Consigne 1:
Répondez aux questions suivantes à partir du texte sur la gestion des correctifs :
(a) Sur quoi reposent la plupart des stratégies de gestion des correctifs ?
(b) Qu'attribuent généralement les éditeurs à chaque mise à jour ?
(c) Sur quel type de norme ces notations ne sont-elles pas basées ?
Consigne 2: Restituez s'il vous plaît, sans rien changer, tout ce qui va de « Les mises à » jusqu'à « mise à jour. » dans le texte sur la gestion des correctifs.

Texte à lire:
■ ■ ■
Même s’ils constituent un point de départ, les scores de gravité fournis par les éditeurs sont souvent insuffisants pour guider des décisions critiques. On résiste toujours au changement, surtout quand on pense que les processus en place sont efficaces et adaptés. C’est précisément ce que pensent de nombreuses entreprises à propos de leur gestion des logiciels — jusqu’au jour où une faille de sécurité ou un incident majeur vient tout remettre en cause.

En réalité, la plupart des stratégies de gestion des correctifs reposent sur des suppositions ou des lignes directrices génériques, plutôt que sur des données concrètes liées aux vulnérabilités réellement exploitées. Face à un paysage de menaces en constante évolution, cette approche n’est plus suffisante. La gestion des correctifs basée sur les risques offre une alternative plus pertinente.

Cet article explique :

Les limites de la priorisation traditionnelle

Les mises à jour logicielles — qu’il s’agisse de correctifs de sécurité, de résolutions de bugs ou d’améliorations fonctionnelles — existent depuis les débuts de l’informatique. Pour aider leurs clients à distinguer les plus urgentes, les éditeurs attribuent généralement un score de gravité ou de criticité à chaque mise à jour.

Le problème ? Ces notations ne sont basées sur aucune norme sectorielle universelle. Chaque fournisseur applique sa propre échelle, ses propres critères, ce qui rend la comparaison et la hiérarchisation des correctifs particulièrement floues. Pire encore, ces scores sont rarement révisés en fonction du contexte de menace réel — notamment lorsqu’une vulnérabilité commence à être activement exploitée.
■ ■ ■
Entrées du jeu de données
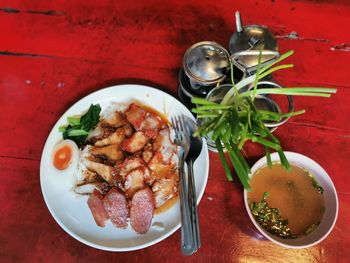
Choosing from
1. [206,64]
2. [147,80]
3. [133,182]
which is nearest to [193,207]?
[133,182]

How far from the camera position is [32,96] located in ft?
6.15

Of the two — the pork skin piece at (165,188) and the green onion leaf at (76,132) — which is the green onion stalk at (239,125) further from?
the green onion leaf at (76,132)

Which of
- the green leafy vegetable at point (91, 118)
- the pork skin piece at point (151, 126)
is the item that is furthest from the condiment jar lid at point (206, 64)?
the green leafy vegetable at point (91, 118)

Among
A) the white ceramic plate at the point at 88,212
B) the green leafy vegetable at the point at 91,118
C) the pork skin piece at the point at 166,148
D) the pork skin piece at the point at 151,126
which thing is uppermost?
the green leafy vegetable at the point at 91,118

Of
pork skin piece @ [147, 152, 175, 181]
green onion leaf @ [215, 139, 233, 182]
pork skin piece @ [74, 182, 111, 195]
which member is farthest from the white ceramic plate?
green onion leaf @ [215, 139, 233, 182]

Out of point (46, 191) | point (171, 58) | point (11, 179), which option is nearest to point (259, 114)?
point (171, 58)

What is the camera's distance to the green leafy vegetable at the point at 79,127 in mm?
1639

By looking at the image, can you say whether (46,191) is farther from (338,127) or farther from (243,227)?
(338,127)

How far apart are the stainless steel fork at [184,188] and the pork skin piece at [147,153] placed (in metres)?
0.14

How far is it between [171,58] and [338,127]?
1019mm

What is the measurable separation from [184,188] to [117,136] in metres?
0.46

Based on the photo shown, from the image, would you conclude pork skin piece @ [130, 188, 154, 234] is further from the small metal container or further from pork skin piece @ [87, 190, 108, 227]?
the small metal container

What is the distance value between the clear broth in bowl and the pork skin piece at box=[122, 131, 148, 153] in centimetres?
58

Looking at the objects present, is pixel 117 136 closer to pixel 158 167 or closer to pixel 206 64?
pixel 158 167
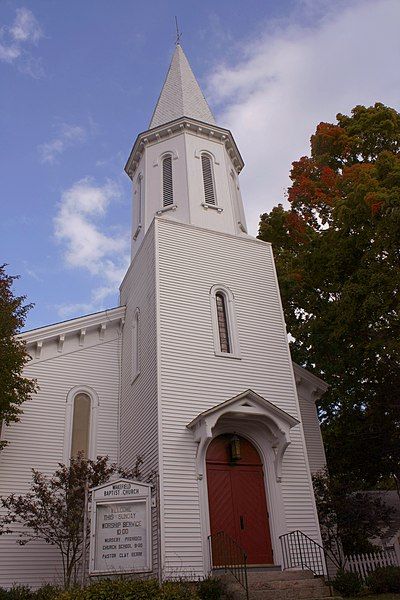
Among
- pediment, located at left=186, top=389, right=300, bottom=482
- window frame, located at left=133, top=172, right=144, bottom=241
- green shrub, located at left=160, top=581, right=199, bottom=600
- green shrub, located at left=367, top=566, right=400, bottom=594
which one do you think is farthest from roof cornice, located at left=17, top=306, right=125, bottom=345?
green shrub, located at left=367, top=566, right=400, bottom=594

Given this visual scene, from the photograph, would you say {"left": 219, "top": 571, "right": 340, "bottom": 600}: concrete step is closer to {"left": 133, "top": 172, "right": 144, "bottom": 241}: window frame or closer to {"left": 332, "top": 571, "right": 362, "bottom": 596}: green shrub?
{"left": 332, "top": 571, "right": 362, "bottom": 596}: green shrub

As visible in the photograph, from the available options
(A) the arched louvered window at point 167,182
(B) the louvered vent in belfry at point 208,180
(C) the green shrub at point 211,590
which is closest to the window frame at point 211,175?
(B) the louvered vent in belfry at point 208,180

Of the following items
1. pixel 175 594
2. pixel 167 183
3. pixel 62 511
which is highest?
pixel 167 183

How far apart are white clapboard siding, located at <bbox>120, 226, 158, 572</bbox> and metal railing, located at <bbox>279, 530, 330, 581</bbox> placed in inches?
126

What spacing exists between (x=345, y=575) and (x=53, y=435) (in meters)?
8.78

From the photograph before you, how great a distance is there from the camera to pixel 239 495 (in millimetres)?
14258

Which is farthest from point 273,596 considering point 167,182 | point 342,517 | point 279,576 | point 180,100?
point 180,100

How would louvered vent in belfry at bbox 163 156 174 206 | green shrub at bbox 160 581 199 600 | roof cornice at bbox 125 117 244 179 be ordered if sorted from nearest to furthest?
green shrub at bbox 160 581 199 600, louvered vent in belfry at bbox 163 156 174 206, roof cornice at bbox 125 117 244 179

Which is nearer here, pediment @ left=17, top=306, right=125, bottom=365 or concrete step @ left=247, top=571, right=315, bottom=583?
concrete step @ left=247, top=571, right=315, bottom=583

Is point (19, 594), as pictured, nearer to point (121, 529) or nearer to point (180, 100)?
■ ■ ■
Corrigé 1:
(a) Sur des suppositions ou des lignes directrices génériques, plutôt que sur des données concrètes liées aux vulnérabilités réellement exploitées.
(b) Un score de gravité ou de criticité.
(c) Sur une norme sectorielle universelle.

Corrigé 2:
Les mises à jour logicielles — qu’il s’agisse de correctifs de sécurité, de résolutions de bugs ou d’améliorations fonctionnelles — existent depuis les débuts de l’informatique. Pour aider leurs clients à distinguer les plus urgentes, les éditeurs attribuent généralement un score de gravité ou de criticité à chaque mise à jour.